Вокруг «Серебряного века» — страница 47 из 74

Цветок случайный, полевой,

Я — твой двойник, я — рыцарь твой!

Как ты узор по лепестку,

Свои мечты я в сердце тку…

Тебе я грезами сродни,

И в целом мире мы — одни…

Один на свете труд у нас —

Как жить-цвести в полдневный час, —

Как Божьим светом, синевой,

Наполнить малый кубок свой!

Цветок мой, слушай — не дыши,

Мы — две раскрывшихся души…

Одна весна нам в мире мать,

Наш жребий — вместе умирать…

Мы — вся нарядность бытия,

Нас в мире двое: — ты да я!

Десять лет спустя Брюсов как будто взялся это стихотворение переписать. Его стихотворение также начинается словом «цветок», также состоит из восьми двустиший, связанных мужской рифмой, и завершается почти тождественной строкой. Но послушаем, как эти стихотворения различны:

Цветок засохший, душа моя!

Мы снова двое — ты и я.

Морская рыба на песке.

Рот открыт в предсмертной тоске.

Возможно биться, нельзя дышать…

Над тихим морем — благодать.

Над тихим морем — пустота:

Ни дыма, ни паруса, ни креста.

Солнечный луч отражает волна,

Солнечный луч не достигает дна.

Солнечный свет беспощаден и жгуч…

Не было, нет и не будет туч.

Беспощаден и жгуч под солнцем песок.

Рыбе томиться недолгий срок.

Цветок засохший, душа моя!

Мы снова двое — ты и я.

Блок данных ->
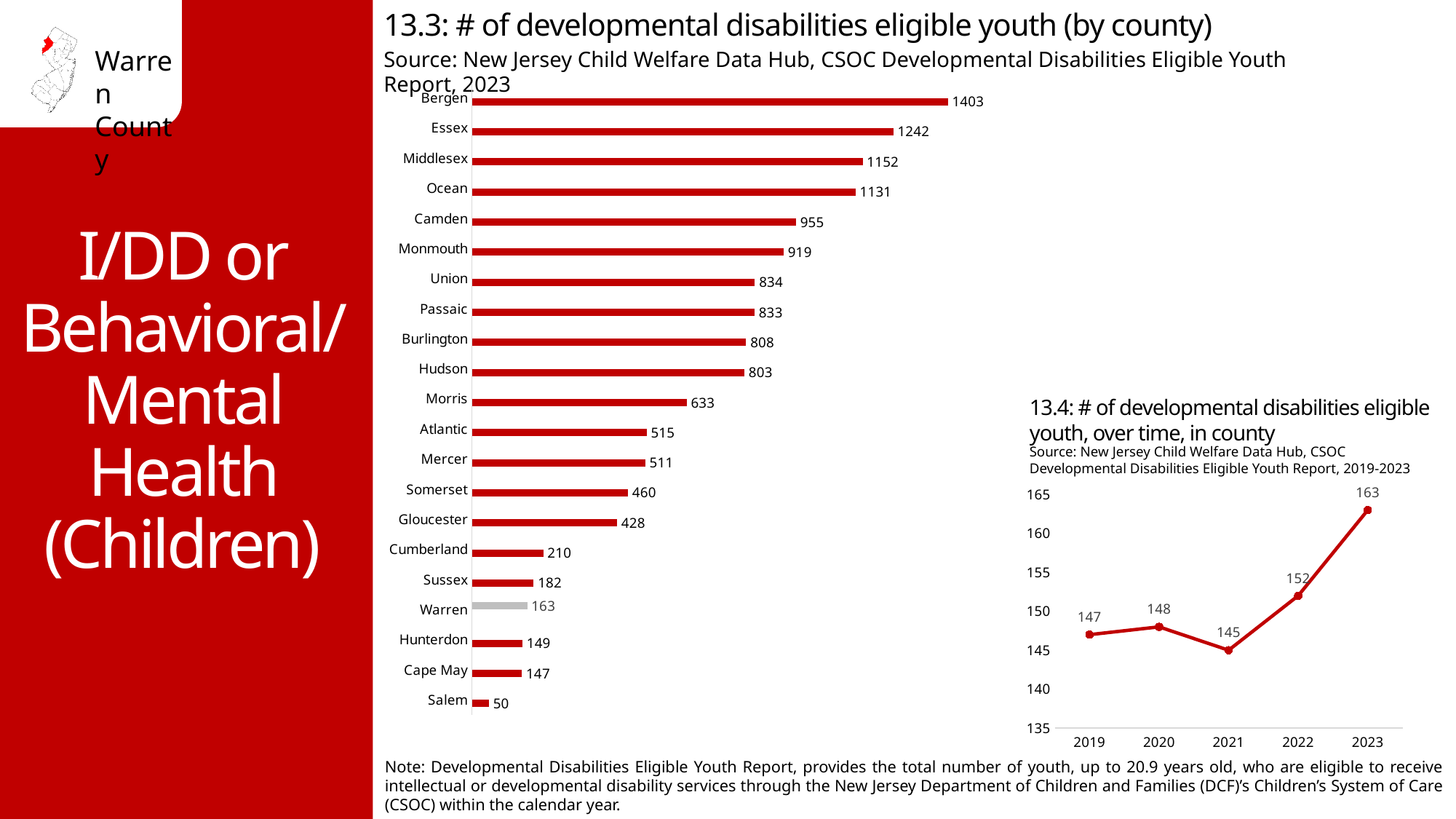
In chart 13.3 (by county), which county has the lowest number of developmental disabilities eligible youth? Salem In chart 13.3 (by county), what is the difference between Bergen and Essex? 161 In chart 13.4 (over time, in county), what is the difference between the 2023 and 2022 values? 11 In chart 13.3 (by county), which county has the highest number of developmental disabilities eligible youth? Bergen In chart 13.4 (over time, in county), what is the value for 2021? 145 In chart 13.4 (over time, in county), which year has the highest value? 2023 In chart 13.3 (by county), what is the value for Camden? 955 What kind of chart is chart 13.3 (by county)? Bar chart In chart 13.3 (# of developmental disabilities eligible youth by county), what is the value for Warren? 163 In chart 13.3 (by county), which is larger, the value for Morris or the value for Atlantic? Morris What kind of chart is chart 13.4 (over time, in county)? Line chart In chart 13.3 (by county), how many counties are shown? 21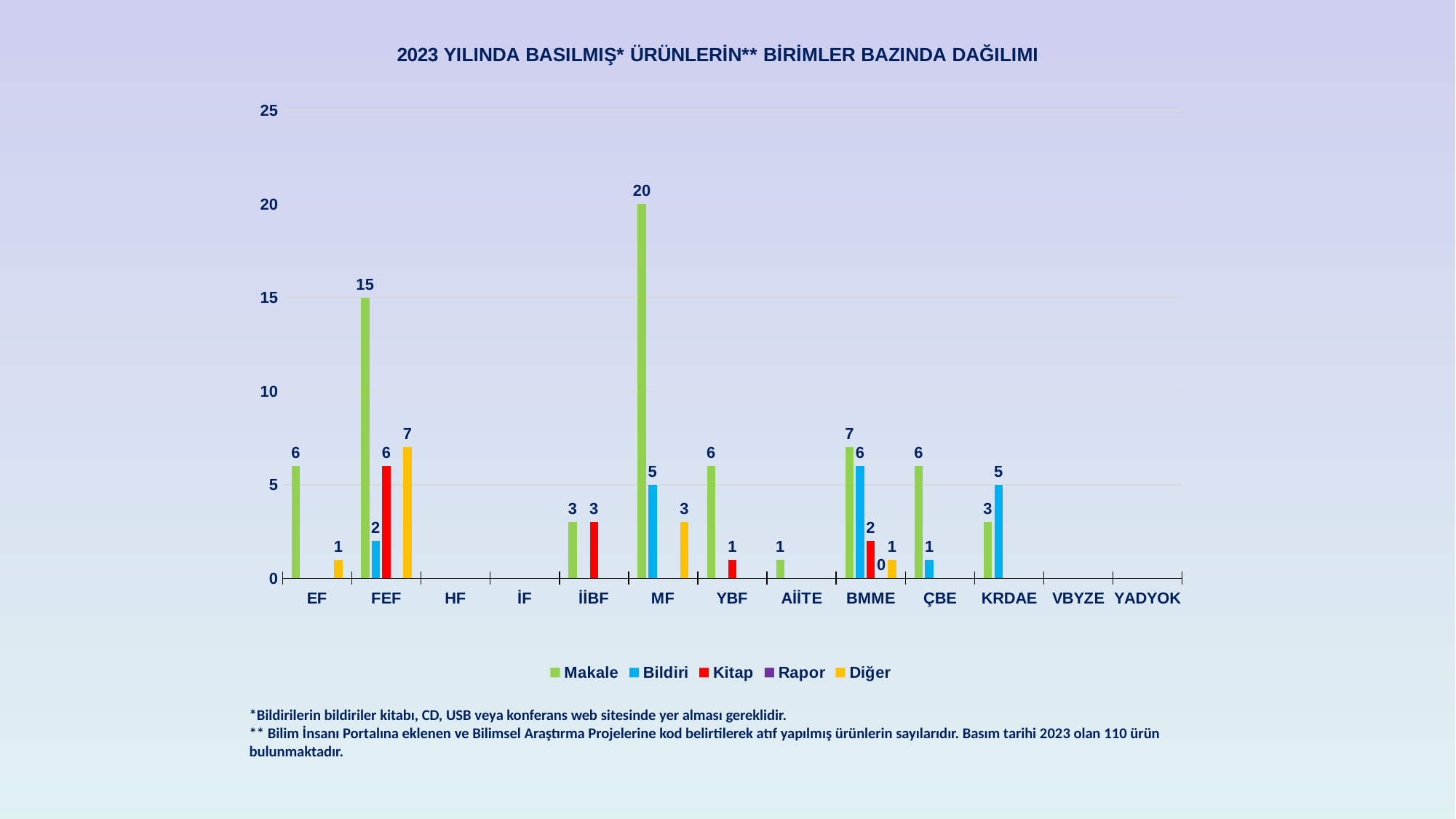
What is the Diğer value for FEF? 7 What is the Makale value for MF? 20 Which series is shown in red in the legend? Kitap How many series does the legend list? 5 How many categories are shown on the x axis? 13 Which category has the highest Makale value? MF Which is larger, the Bildiri value for BMME or the Bildiri value for FEF? BMME Is the Makale value for FEF greater or less than 10? greater What is the difference between the Makale values for MF and FEF? 5 What is the Bildiri value for KRDAE? 5 What kind of chart is shown on the slide? bar chart What is the Kitap value for BMME? 2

Пункт задания -> Во фрагменте о «Серебряном веке» говорится о стихотворении Брюсова. Из скольких двустиший оно состоит и какой рифмой они связаны?

Решение задания -> Стихотворение Брюсова состоит из восьми двустиший, связанных мужской рифмой.